United Nations civil servant

Marta Ruedas is a United Nations civil servant who has worked in many countries around the world, initially with the United Nations Development Programme, including Bolivia, Kyrgyzstan, the Republic of Georgia, Nepal, Mongolia and Mexico, as well as at its headquarters in New York. The organization assists countries in reaching their targets in economic and social development. In 2015 she was the Country Director of the UNDP in Kabul, Afghanistan.

In 2016, Ruedas was the United Nations Resident and Humanitarian Coordinator for Sudan, and, in 2018, she became the United Nations Deputy Special Representative and UN Resident and Humanitarian Coordinator in Iraq.

==Early life and education==
Ruedas has a Bachelor of Arts from Cornell University, a Master of International Affairs degree from Columbia University, and a diploma in Russian studies from the Pushkin Institute in Moscow.

==Career==
Ruedas served as UN Resident Coordinator/UNDP Resident Representative in Sao Tomé and Príncipe, beginning in 1999. She was then assigned to the same post in Bulgaria in 2001, at the end of which she was awarded the country's state medal, the Stara Planina Order, by former Bulgarian President Georgi Parvanov. While in Bulgaria, she helped to organize a UN project which provided assistance to the Government of Bulgaria in identifying and destroying surpluses of weapons and ammunition.
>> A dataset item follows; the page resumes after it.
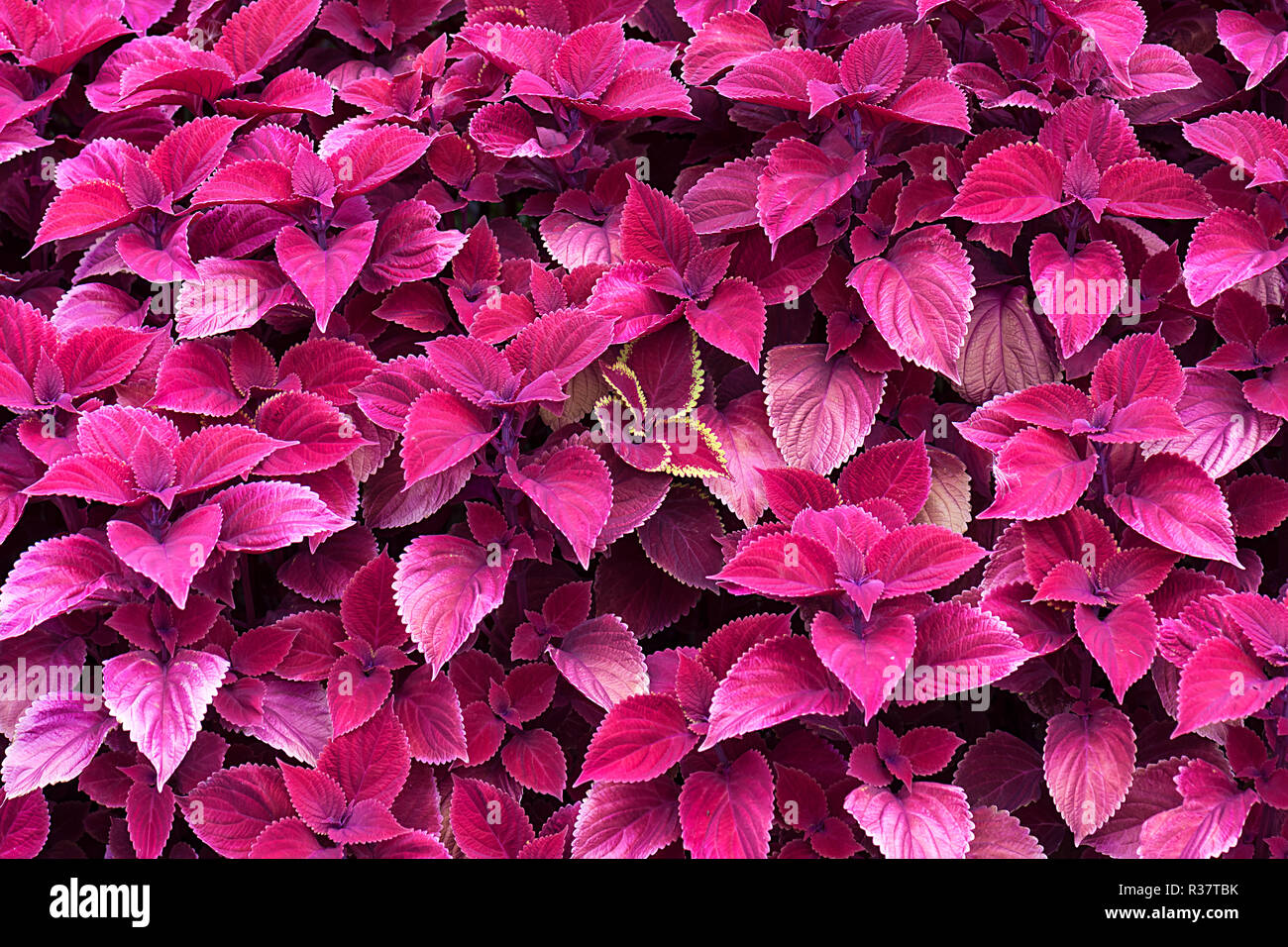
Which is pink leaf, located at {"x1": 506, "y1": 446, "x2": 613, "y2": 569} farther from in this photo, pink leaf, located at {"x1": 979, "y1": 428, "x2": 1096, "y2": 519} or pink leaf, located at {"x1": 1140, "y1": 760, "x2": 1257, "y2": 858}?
pink leaf, located at {"x1": 1140, "y1": 760, "x2": 1257, "y2": 858}

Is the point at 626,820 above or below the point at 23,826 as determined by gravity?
above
In 2003, Ruedas became the Deputy Regional Director of the UN's Regional Bureau for Europe and the Commonwealth of Independent States in New York. She left this post in 2007 when she was assigned as the UN's Deputy Special Coordinator/ Resident Coordinator and UNDP Resident Representative in Lebanon, where she was once again in charge of promoting economic and social development projects.

From 2011 to 2014, Ruedas worked for the recovery of crisis-affected communities around the world during her post as Deputy Assistant Administrator and Deputy Director for UNDP's Bureau for Crisis Prevention and Recovery, arranging public-private partnerships to accelerate recovery.

On 31 August 2014, Ruedas was appointed Country Director of the United Nations Development Programme in Kabul, Afghanistan, where she coordinated UNDP projects, including the construction of bridges, provision of water access to communities in remote areas of Afghanistan, and participation in the Afghanistan Peace and Reintegration Programme.

From 2015 to 2017, she was the UN Resident and Humanitarian Coordinator in Sudan. In February of that year, she traveled to a refugee camp at Tawilla, where 86,000 refugees had gathered, and, in 2017, she met with Sudanese president Omar al-Bashir and visited a camp in Darfur. In 2018, at the close of her mission, Ruedas was presented with Sudan's First-Class Order of the Two Niles by Omar al-Bashir who was indicted by International Criminal Court for Darfur genocide. The move was labelled "scandalous," and complicit.

In 2018, Ruedas was assigned as the UN's Deputy Special Representative and Resident and Humanitarian Coordinator in Iraq.